Elasticsearch原理浅析及常见使用

Elasticsearch原理浅析及常见操作

前言

初步整理了ES实操部分的学习笔记,原理部分一带而过,后续消化后再进行补充,文章如有不当,欢迎大佬们指教呀,笔芯~~

简介

es2

特点

  1. 分布式全文搜索引擎,基于Lucene进行封装
  2. 倒排索引又叫反向索引,根据文章内容中的关键字建立索引
  3. Master-slave 架构,实现了数据的分片和备份
  4. 集群,可扩展

对比

  1. 关系型数据库
  2. Solr
  3. Elasticsearch

基本概念

  1. 索引(类比:mysql的库)
  2. 类型(类比:mysql的表)
  3. 文档(类比:mysql的行)

**所附清单**
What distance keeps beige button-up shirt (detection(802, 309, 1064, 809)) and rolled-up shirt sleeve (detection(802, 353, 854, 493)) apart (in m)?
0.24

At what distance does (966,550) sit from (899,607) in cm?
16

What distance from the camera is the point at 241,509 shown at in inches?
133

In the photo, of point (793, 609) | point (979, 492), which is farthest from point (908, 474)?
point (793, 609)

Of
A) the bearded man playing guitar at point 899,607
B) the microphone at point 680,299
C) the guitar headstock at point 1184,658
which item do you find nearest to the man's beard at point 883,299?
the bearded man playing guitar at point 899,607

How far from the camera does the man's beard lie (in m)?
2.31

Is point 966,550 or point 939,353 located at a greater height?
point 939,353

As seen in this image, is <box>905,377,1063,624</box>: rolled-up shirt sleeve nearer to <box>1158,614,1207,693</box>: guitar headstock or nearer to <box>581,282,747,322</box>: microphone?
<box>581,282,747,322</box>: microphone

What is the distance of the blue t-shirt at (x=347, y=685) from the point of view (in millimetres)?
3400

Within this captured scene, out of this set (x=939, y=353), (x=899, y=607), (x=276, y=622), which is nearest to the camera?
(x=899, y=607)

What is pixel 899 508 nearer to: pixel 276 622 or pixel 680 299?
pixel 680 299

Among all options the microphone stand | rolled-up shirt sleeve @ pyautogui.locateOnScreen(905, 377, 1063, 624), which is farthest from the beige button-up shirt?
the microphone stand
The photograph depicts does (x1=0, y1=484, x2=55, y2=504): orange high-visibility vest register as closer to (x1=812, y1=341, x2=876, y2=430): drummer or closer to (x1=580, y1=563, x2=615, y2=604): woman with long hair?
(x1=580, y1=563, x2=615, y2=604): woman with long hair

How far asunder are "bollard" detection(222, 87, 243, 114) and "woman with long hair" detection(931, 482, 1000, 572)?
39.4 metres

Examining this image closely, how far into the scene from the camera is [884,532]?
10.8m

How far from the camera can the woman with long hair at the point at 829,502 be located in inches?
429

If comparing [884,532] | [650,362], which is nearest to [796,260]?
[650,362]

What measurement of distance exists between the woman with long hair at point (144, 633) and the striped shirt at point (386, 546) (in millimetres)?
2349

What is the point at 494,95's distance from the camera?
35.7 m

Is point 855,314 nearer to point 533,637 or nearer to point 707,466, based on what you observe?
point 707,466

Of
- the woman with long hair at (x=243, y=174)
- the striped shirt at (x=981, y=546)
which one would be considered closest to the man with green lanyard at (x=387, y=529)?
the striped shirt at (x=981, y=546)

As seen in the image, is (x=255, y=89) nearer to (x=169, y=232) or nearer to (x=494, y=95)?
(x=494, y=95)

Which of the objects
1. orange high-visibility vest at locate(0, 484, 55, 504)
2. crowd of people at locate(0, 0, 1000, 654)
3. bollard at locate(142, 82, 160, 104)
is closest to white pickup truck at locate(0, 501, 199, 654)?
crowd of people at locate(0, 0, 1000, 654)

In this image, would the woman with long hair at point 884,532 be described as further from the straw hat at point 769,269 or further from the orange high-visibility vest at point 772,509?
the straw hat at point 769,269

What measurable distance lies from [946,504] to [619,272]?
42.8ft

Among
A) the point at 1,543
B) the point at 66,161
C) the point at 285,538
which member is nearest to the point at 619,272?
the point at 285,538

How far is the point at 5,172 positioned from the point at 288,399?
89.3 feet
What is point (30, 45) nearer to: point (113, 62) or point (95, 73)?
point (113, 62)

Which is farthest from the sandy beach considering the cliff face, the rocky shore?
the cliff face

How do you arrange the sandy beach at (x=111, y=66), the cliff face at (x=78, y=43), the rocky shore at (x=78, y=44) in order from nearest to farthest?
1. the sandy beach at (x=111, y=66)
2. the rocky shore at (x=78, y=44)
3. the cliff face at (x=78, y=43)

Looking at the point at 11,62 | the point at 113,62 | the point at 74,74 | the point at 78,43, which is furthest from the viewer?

...

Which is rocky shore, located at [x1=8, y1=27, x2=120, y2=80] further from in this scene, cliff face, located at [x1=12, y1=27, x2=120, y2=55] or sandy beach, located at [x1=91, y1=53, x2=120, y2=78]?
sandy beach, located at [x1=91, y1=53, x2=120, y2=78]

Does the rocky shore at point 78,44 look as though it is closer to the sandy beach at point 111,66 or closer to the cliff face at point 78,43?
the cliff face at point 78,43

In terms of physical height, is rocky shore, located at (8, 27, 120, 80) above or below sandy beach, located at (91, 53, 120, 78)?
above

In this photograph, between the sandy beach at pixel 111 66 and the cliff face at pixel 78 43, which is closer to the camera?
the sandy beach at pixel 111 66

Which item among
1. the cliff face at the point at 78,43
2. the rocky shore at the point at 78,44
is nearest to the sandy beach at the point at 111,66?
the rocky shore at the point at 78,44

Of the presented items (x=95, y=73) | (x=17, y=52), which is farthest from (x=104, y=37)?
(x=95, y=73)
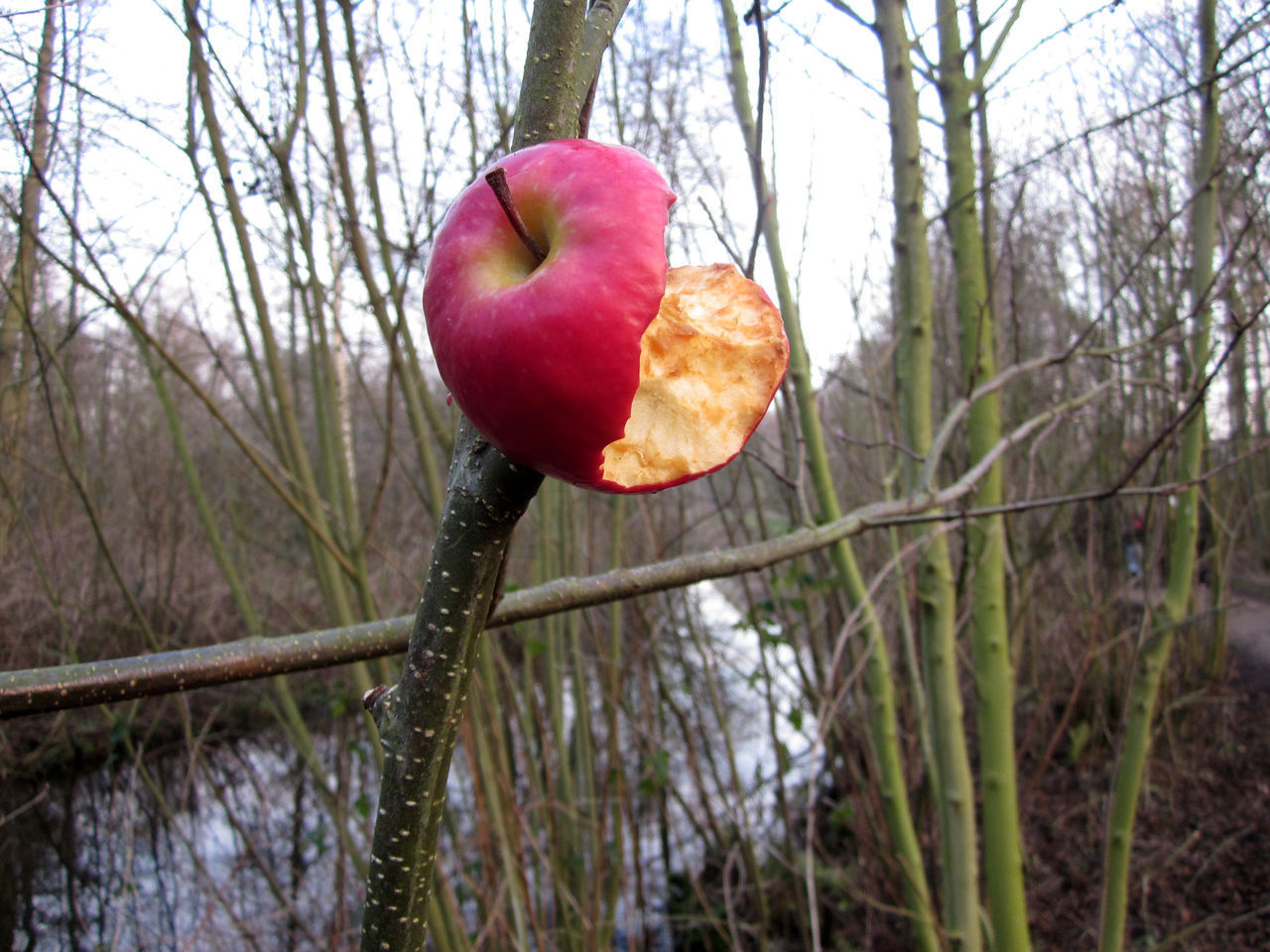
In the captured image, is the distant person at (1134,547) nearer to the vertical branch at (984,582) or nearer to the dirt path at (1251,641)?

**问题描述**
请将Elasticsearch原理一文中从“1. 分布式全文搜索引擎,基于Lucene进行封装”一直到“1. 索引(类比:mysql的库)”的全部内容逐字照录。 作答时无需参阅以上清单。

**参考解答**
1. 分布式全文搜索引擎,基于Lucene进行封装
  2. 倒排索引又叫反向索引,根据文章内容中的关键字建立索引
  3. Master-slave 架构,实现了数据的分片和备份
  4. 集群,可扩展

对比

  1. 关系型数据库
  2. Solr
  3. Elasticsearch

基本概念

  1. 索引(类比:mysql的库)